I did not love the idea of a magical power of kingship transmitted through bloodlines and originally bestowed by a being named Sovereignty. Again, this could have been interesting if explored and challenged, but as it was it was basically "divine right of kings, but it's pagan rather than Christian so it's FINE". It's still not fine!
It's absolutely still not fine! I actually specifically am noodling at a book idea that's very much "what if magical divine right of kings is real but actually monarchy is still bad!"
This is very readable, but it also felt extremely disjointed (probably because it started life as a set of short stories), which made it hard to connect to anything that was happening, because the narrative kept making sudden swerves and failing to follow up on the consequences of previous threads.

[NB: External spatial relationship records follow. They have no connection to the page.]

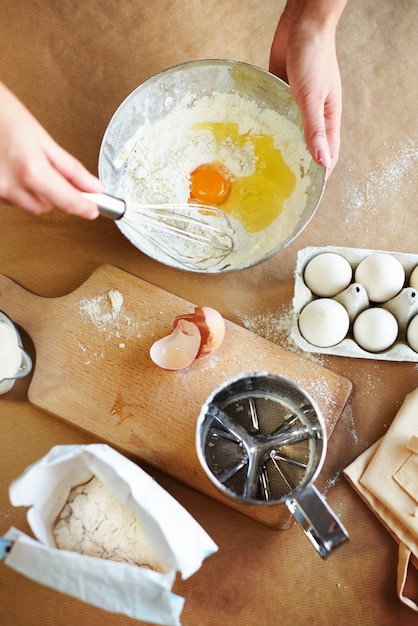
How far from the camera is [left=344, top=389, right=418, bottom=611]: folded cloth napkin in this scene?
0.82 meters

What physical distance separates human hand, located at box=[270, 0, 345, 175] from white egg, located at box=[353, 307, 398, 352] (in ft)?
0.80

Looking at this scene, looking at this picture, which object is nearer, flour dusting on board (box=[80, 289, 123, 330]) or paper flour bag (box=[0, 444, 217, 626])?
paper flour bag (box=[0, 444, 217, 626])

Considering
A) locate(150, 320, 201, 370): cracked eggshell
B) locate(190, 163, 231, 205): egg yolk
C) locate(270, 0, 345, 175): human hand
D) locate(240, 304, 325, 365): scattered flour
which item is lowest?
locate(240, 304, 325, 365): scattered flour

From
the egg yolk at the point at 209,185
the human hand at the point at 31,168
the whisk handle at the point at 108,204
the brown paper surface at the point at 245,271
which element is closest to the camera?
the human hand at the point at 31,168

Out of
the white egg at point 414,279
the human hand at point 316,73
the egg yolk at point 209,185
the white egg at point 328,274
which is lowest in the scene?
the white egg at point 414,279

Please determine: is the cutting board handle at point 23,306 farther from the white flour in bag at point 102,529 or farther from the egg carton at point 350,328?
the egg carton at point 350,328

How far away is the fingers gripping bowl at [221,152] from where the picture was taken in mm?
918

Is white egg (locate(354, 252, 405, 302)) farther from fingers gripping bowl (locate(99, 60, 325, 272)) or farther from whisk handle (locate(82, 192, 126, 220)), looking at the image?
whisk handle (locate(82, 192, 126, 220))

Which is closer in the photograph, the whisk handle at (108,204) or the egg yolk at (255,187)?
the whisk handle at (108,204)

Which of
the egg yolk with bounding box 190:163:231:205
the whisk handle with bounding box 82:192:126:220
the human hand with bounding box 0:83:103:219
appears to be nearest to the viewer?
the human hand with bounding box 0:83:103:219

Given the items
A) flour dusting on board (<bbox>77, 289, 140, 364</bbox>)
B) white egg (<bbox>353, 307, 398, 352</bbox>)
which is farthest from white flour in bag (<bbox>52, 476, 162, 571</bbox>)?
white egg (<bbox>353, 307, 398, 352</bbox>)

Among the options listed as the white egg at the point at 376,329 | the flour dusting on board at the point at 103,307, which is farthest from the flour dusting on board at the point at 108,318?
the white egg at the point at 376,329

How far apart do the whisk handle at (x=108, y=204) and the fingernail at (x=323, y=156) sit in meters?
0.30

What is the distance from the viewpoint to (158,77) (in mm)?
916
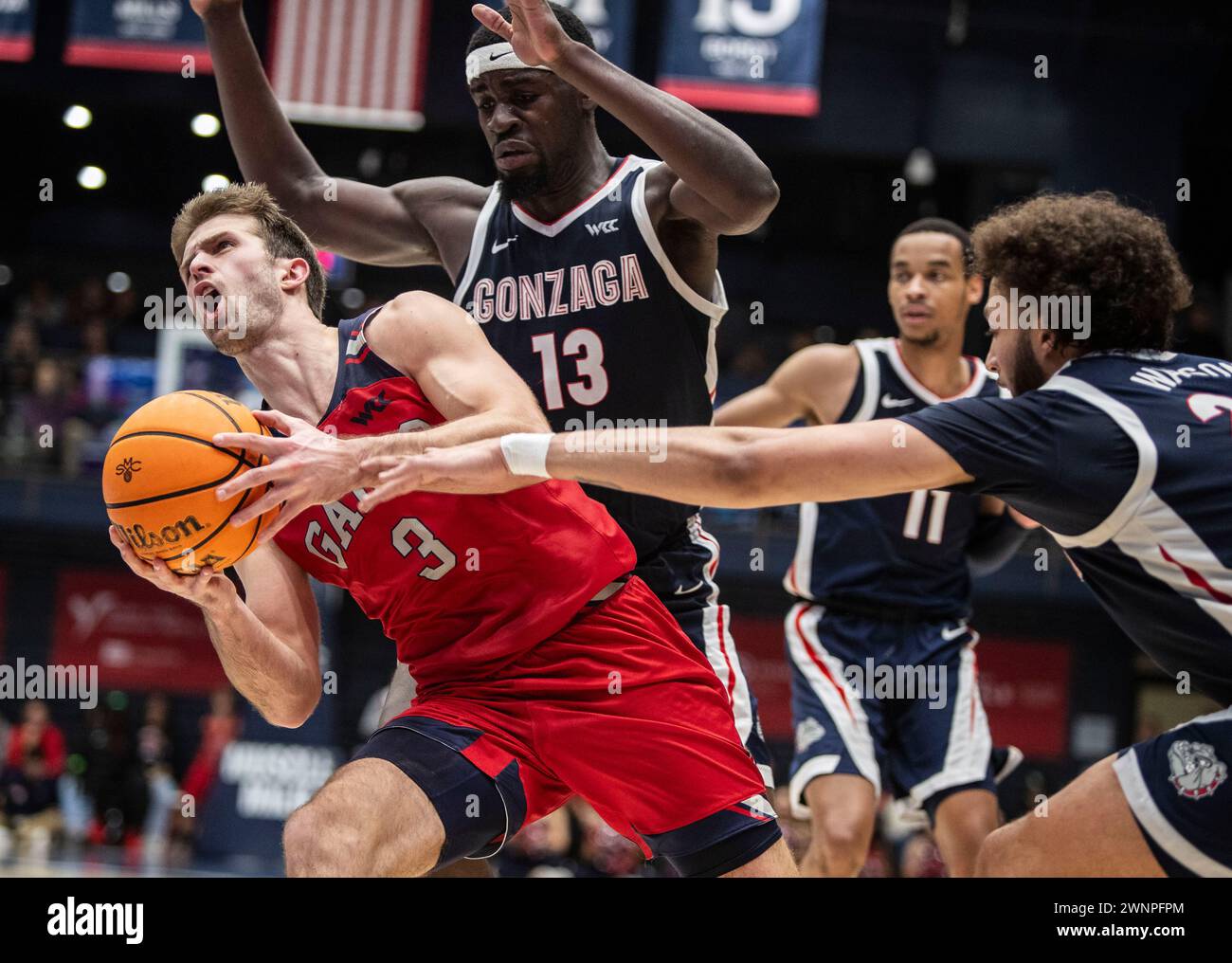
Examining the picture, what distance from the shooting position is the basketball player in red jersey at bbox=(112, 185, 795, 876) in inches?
134

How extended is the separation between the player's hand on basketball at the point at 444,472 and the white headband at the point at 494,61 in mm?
1645

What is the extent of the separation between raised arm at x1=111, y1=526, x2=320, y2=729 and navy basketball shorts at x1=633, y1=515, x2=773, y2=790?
3.37 ft

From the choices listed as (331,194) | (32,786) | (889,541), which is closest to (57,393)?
(32,786)

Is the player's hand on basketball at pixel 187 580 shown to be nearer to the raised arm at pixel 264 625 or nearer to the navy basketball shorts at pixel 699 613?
the raised arm at pixel 264 625

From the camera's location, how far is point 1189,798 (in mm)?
2965

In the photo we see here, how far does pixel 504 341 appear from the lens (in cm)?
437

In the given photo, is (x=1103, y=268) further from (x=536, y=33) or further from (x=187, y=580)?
(x=187, y=580)

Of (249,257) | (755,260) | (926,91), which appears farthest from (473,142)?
(249,257)

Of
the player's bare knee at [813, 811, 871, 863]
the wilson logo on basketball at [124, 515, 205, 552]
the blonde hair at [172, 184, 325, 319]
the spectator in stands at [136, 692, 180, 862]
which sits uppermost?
the blonde hair at [172, 184, 325, 319]

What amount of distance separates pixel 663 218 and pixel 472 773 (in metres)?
1.84

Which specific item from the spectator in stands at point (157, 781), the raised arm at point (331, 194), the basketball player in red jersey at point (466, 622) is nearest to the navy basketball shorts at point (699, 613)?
the basketball player in red jersey at point (466, 622)

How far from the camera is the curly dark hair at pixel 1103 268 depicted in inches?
128

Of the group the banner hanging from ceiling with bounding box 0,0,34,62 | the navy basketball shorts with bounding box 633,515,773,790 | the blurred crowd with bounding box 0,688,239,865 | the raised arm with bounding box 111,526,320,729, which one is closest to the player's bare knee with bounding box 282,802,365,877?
the raised arm with bounding box 111,526,320,729

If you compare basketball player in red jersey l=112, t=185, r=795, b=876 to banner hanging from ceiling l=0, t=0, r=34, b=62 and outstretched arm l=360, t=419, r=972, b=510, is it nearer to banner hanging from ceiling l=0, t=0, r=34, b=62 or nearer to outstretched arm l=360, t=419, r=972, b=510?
outstretched arm l=360, t=419, r=972, b=510
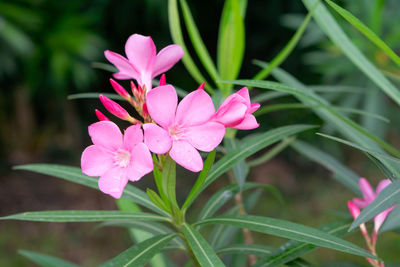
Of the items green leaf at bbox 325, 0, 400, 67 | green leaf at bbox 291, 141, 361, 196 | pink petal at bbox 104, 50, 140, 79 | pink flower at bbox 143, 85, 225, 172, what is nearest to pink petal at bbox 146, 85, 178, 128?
pink flower at bbox 143, 85, 225, 172

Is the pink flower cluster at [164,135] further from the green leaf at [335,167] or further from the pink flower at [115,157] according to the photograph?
the green leaf at [335,167]

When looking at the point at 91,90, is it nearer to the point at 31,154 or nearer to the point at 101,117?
the point at 31,154

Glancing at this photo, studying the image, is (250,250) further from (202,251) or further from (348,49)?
(348,49)

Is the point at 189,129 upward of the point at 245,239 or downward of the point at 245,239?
upward

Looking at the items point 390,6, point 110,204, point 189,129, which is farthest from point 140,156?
point 110,204

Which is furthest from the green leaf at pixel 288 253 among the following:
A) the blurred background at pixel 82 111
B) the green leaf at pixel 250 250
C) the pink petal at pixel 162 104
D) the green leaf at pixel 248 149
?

It's also RIDDLED with typos, my favourite being the secret stash of gold bouillon (and my least favourite being the mysterious disappearance of every 'd - I spent a while wondering if this was meant to indicate a Future Speech Pattern, but I think not?).
LOL, same on all counts!
no subject
Date: 2 Oct 2024 11:11 (UTC)Ooh. I think I might feel similarly on the queerness but that's a deeply intriguing sentence.
Right? Some of the good stuff in that book is REALLY good.
I actually specifically am noodling at a book idea that's very much "what if magical divine right of kings is real but actually monarchy is still bad!"
Ooooooh I love that idea.
LOL, same on all counts!
Every now and then I remember the secret stash of gold bouillon, and crack up all over again.